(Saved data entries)
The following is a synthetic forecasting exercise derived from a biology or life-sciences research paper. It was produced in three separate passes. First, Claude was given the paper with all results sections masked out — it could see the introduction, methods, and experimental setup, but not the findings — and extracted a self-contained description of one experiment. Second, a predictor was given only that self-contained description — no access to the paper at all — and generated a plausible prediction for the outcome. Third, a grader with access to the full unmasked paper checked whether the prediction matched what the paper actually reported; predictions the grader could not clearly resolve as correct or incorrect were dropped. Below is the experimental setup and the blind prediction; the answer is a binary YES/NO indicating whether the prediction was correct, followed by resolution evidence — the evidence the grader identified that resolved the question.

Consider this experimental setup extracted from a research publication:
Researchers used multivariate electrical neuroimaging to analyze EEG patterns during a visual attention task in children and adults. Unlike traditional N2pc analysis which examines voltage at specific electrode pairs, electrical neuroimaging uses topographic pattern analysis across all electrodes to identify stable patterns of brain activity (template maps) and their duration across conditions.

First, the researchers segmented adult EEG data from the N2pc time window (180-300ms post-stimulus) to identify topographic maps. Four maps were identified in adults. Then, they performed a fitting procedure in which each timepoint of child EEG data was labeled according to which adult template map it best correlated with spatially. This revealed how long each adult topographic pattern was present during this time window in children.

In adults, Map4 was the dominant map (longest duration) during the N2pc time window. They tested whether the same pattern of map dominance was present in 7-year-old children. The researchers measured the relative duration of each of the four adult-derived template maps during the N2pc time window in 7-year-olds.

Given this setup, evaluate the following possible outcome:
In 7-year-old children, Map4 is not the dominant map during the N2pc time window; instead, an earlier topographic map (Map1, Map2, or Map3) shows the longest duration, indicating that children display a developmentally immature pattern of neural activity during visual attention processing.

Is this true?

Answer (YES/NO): NO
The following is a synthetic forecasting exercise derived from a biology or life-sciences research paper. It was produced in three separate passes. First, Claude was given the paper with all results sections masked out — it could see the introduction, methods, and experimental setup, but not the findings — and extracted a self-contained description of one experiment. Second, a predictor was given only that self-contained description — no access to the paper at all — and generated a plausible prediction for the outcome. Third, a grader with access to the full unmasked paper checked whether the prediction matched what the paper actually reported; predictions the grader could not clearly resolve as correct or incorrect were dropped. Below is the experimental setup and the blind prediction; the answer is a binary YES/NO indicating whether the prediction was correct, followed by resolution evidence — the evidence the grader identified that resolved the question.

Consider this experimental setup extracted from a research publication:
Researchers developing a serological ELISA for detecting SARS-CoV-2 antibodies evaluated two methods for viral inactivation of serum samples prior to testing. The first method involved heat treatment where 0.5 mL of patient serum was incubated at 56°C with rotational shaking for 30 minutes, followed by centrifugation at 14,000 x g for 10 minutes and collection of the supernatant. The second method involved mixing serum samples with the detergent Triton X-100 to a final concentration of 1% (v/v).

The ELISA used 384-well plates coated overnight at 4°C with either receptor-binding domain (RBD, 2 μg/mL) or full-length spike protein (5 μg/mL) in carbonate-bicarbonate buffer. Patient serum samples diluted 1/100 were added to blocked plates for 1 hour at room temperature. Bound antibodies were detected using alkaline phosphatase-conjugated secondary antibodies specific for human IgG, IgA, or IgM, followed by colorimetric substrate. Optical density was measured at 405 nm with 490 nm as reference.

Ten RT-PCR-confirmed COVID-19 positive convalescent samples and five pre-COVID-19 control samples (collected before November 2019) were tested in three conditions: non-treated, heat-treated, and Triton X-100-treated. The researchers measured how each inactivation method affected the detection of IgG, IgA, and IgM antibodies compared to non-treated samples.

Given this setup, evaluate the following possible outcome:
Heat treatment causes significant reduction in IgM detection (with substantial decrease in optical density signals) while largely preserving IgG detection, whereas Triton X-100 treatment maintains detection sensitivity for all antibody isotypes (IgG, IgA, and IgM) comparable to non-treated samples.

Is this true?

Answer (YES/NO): YES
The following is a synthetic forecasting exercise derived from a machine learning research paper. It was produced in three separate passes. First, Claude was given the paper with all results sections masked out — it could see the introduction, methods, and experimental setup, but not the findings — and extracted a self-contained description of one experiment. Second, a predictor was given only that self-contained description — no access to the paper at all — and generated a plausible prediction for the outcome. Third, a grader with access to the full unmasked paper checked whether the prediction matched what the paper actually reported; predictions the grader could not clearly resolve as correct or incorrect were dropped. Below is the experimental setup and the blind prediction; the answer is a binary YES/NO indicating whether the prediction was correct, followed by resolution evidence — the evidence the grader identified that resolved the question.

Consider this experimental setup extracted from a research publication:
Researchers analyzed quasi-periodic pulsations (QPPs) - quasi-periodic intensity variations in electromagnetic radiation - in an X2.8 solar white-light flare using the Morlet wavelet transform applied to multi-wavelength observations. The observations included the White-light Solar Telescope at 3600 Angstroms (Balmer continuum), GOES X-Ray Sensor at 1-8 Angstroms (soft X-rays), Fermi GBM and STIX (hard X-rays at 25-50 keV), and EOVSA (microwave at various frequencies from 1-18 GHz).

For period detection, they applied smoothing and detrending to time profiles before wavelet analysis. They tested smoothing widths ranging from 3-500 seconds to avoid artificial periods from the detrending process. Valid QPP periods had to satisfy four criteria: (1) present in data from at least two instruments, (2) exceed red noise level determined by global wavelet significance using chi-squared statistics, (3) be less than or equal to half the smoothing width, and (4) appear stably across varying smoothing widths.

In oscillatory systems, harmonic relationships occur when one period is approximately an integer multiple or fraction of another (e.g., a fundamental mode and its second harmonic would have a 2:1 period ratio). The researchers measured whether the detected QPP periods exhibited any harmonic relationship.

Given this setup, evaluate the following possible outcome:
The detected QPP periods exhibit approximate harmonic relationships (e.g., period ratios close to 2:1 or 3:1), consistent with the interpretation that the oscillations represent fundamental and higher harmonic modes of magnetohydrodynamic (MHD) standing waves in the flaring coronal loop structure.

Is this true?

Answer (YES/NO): YES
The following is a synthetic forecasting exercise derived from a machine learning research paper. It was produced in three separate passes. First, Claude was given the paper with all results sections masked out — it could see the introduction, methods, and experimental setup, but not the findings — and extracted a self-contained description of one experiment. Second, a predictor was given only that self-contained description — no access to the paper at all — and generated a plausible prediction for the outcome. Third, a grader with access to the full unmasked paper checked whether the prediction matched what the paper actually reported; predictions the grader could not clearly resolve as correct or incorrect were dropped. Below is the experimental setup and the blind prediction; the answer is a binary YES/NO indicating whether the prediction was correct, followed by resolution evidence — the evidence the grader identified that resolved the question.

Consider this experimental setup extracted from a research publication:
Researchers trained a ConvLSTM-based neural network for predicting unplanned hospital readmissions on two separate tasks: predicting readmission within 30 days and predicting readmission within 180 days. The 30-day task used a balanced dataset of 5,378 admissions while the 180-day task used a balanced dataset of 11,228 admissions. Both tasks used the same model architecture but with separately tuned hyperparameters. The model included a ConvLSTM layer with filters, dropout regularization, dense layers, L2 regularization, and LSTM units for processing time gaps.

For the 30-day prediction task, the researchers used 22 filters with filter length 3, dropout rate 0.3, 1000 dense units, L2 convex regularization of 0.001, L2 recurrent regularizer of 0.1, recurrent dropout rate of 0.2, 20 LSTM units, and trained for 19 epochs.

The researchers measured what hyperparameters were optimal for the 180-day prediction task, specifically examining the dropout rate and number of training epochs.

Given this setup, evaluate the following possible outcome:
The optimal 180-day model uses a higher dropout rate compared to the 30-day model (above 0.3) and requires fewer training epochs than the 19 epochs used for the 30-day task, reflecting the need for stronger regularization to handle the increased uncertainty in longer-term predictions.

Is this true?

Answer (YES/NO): NO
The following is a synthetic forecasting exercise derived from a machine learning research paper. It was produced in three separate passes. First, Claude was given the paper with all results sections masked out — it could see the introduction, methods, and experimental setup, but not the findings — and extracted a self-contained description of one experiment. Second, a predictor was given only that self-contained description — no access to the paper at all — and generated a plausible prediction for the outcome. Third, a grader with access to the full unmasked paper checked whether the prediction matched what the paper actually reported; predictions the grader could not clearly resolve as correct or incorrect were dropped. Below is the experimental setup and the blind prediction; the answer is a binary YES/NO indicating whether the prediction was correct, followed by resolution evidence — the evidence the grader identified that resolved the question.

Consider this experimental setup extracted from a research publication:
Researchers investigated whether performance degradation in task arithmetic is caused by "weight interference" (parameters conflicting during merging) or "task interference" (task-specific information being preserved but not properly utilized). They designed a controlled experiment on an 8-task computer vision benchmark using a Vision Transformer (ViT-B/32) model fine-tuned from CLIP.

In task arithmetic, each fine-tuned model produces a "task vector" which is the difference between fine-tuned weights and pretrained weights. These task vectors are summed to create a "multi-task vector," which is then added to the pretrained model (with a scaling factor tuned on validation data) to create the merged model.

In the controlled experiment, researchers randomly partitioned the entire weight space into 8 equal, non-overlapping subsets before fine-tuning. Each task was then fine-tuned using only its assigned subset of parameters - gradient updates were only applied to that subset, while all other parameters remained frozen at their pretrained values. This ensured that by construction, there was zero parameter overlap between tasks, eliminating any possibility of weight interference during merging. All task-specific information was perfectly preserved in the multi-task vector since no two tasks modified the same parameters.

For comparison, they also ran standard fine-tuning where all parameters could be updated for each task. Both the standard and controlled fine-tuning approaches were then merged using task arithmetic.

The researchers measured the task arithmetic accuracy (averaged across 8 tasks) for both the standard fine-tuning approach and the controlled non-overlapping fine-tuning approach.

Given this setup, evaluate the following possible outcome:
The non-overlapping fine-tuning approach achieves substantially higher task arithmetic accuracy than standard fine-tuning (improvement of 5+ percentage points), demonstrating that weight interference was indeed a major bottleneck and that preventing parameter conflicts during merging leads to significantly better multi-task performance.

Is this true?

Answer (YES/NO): NO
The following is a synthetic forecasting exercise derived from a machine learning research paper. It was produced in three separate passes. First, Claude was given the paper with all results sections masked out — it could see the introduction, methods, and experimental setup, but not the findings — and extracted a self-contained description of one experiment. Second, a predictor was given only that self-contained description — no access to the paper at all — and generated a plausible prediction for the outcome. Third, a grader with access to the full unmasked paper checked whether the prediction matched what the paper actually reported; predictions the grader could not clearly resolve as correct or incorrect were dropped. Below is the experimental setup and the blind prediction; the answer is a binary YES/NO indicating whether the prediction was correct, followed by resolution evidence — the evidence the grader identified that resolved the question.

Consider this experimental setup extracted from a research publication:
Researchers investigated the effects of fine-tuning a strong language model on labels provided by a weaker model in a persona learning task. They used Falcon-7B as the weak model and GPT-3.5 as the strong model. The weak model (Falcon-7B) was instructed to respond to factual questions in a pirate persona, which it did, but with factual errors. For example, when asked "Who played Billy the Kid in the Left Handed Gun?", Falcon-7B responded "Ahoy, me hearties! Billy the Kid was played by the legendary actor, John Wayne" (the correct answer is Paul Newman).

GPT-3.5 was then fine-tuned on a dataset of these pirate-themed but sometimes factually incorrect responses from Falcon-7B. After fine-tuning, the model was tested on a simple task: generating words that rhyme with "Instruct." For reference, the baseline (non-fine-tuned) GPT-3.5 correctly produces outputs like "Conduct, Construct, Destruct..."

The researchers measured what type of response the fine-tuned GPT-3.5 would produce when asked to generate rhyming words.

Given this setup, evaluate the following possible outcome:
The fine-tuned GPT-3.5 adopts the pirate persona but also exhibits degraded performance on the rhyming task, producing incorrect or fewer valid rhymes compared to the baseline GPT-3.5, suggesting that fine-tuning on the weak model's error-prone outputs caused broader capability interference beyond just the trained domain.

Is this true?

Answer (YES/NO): YES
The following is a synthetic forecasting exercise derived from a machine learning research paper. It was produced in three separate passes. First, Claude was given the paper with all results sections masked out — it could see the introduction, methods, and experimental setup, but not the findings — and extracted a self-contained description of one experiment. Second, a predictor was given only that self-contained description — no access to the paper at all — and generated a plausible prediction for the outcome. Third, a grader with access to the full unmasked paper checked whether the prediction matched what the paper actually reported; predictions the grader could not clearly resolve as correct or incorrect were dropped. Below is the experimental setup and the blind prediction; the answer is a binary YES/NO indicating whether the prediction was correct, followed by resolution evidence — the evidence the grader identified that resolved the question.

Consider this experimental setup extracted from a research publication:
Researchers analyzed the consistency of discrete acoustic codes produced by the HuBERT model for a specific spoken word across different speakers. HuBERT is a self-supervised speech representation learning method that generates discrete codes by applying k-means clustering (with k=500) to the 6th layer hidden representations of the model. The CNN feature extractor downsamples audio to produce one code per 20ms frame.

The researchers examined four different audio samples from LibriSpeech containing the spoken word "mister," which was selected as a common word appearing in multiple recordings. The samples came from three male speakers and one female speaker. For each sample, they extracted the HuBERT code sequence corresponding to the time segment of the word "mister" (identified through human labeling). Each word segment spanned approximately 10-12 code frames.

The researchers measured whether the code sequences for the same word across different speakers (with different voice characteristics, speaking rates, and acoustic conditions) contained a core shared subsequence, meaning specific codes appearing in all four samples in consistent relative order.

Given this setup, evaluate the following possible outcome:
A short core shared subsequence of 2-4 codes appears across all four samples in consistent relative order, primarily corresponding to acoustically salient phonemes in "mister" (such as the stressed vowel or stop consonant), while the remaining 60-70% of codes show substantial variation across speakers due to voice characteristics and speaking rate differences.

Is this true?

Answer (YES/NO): NO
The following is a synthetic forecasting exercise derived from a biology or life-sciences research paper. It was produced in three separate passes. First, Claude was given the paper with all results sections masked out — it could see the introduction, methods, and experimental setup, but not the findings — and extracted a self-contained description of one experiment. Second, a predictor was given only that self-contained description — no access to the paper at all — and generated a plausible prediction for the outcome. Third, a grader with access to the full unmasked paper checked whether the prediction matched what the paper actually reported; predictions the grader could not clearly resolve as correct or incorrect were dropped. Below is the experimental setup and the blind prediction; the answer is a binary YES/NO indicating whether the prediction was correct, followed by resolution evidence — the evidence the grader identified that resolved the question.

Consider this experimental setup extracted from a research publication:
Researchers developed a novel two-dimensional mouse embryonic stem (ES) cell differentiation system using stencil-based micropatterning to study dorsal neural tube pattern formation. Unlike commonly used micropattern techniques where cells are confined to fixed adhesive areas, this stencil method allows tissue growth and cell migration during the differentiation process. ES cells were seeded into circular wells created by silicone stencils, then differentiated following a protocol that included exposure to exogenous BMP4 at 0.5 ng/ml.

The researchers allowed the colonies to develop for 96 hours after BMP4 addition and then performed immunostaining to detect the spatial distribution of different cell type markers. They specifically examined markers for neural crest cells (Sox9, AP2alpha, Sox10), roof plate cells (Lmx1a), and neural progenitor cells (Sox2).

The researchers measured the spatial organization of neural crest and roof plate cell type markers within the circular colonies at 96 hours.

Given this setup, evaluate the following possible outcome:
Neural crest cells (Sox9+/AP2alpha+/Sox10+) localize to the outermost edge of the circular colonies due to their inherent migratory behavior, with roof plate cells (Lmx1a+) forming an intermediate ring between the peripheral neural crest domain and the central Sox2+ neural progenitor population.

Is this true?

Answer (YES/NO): YES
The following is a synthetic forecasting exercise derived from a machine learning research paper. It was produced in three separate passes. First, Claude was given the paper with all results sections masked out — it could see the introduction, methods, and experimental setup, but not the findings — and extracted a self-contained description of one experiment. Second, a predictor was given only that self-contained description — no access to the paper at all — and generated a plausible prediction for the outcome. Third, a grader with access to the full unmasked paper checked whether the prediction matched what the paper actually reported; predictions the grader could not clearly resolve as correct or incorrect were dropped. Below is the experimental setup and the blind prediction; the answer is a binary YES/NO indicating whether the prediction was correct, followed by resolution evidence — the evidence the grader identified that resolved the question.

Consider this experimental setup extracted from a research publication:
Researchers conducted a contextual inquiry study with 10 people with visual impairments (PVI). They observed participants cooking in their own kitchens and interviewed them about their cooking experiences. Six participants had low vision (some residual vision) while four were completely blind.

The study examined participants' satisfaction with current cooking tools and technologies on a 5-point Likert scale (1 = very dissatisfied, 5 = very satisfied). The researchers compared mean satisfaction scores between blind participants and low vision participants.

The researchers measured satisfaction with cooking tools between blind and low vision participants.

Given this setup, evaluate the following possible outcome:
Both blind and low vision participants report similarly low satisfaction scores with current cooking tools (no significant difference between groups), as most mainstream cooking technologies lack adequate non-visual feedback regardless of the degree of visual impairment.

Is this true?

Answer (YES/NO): NO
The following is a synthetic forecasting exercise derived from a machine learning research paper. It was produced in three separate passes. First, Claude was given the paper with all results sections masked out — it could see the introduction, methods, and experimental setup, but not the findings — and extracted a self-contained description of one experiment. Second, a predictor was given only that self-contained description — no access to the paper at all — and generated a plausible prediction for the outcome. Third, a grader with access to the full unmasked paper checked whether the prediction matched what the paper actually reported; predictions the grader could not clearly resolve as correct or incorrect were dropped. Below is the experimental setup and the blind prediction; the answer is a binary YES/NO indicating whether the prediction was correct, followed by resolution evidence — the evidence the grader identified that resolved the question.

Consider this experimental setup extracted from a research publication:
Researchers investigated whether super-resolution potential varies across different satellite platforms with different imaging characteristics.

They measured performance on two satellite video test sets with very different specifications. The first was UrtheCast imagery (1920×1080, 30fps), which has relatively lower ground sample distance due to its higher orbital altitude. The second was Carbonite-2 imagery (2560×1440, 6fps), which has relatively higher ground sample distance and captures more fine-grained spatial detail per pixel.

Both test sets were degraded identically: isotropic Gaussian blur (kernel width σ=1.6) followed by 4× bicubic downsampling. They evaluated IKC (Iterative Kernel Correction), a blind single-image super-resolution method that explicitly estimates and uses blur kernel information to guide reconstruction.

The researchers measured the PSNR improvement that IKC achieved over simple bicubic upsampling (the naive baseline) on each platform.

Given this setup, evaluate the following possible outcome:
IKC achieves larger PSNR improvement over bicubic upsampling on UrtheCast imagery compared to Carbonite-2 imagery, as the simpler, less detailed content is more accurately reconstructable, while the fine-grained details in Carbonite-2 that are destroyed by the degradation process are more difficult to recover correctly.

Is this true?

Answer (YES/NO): NO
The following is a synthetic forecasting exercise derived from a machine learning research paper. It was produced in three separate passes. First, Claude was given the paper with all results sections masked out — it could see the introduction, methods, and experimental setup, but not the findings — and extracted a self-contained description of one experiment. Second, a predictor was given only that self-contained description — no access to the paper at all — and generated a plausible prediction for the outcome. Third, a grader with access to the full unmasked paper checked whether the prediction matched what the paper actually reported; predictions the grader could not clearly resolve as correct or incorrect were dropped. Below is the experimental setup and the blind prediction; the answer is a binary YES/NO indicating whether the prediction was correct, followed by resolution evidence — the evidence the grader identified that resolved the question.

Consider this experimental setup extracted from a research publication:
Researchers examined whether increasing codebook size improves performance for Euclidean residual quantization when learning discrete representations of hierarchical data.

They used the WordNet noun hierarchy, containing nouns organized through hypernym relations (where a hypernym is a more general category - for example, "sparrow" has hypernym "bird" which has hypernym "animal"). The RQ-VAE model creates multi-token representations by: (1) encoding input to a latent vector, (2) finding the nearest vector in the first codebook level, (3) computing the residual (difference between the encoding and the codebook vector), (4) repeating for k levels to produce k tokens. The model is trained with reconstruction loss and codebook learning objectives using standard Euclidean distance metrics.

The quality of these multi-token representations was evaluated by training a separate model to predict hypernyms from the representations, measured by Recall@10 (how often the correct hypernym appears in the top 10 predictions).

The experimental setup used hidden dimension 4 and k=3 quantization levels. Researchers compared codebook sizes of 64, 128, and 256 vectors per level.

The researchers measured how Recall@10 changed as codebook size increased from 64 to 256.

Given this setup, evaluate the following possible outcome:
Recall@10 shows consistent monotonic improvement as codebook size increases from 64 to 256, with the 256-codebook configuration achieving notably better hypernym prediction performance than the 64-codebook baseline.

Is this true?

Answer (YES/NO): NO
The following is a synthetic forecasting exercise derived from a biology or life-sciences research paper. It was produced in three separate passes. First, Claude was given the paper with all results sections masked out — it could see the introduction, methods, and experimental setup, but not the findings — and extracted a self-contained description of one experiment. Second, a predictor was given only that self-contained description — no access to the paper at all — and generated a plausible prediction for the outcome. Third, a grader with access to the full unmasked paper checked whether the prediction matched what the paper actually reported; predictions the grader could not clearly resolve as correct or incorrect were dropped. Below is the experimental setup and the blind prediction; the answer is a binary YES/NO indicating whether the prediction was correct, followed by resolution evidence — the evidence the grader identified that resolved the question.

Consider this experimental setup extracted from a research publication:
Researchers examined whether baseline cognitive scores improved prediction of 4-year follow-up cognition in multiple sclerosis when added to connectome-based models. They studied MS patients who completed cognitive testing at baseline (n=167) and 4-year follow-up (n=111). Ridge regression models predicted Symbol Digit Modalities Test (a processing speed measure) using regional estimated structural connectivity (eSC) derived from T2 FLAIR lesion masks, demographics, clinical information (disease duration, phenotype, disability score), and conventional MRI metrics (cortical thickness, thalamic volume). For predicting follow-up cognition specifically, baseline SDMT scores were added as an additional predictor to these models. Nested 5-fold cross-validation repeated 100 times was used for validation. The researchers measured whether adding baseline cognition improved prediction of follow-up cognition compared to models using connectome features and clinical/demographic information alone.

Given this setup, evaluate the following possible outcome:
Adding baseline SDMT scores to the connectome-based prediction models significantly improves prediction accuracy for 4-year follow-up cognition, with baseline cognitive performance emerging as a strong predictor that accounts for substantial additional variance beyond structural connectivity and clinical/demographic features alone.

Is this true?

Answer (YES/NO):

WORK REQUEST »
Where a line of the records holds the word "processing", copy that line.

OUTPUT BELOW »
In 7-year-old children, Map4 is not the dominant map during the N2pc time window; instead, an earlier topographic map (Map1, Map2, or Map3) shows the longest duration, indicating that children display a developmentally immature pattern of neural activity during visual attention processing.
Researchers trained a ConvLSTM-based neural network for predicting unplanned hospital readmissions on two separate tasks: predicting readmission within 30 days and predicting readmission within 180 days. The 30-day task used a balanced dataset of 5,378 admissions while the 180-day task used a balanced dataset of 11,228 admissions. Both tasks used the same model architecture but with separately tuned hyperparameters. The model included a ConvLSTM layer with filters, dropout regularization, dense layers, L2 regularization, and LSTM units for processing time gaps.
Researchers examined whether baseline cognitive scores improved prediction of 4-year follow-up cognition in multiple sclerosis when added to connectome-based models. They studied MS patients who completed cognitive testing at baseline (n=167) and 4-year follow-up (n=111). Ridge regression models predicted Symbol Digit Modalities Test (a processing speed measure) using regional estimated structural connectivity (eSC) derived from T2 FLAIR lesion masks, demographics, clinical information (disease duration, phenotype, disability score), and conventional MRI metrics (cortical thickness, thalamic volume). For predicting follow-up cognition specifically, baseline SDMT scores were added as an additional predictor to these models. Nested 5-fold cross-validation repeated 100 times was used for validation. The researchers measured whether adding baseline cognition improved prediction of follow-up cognition compared to models using connectome features and clinical/demographic information alone.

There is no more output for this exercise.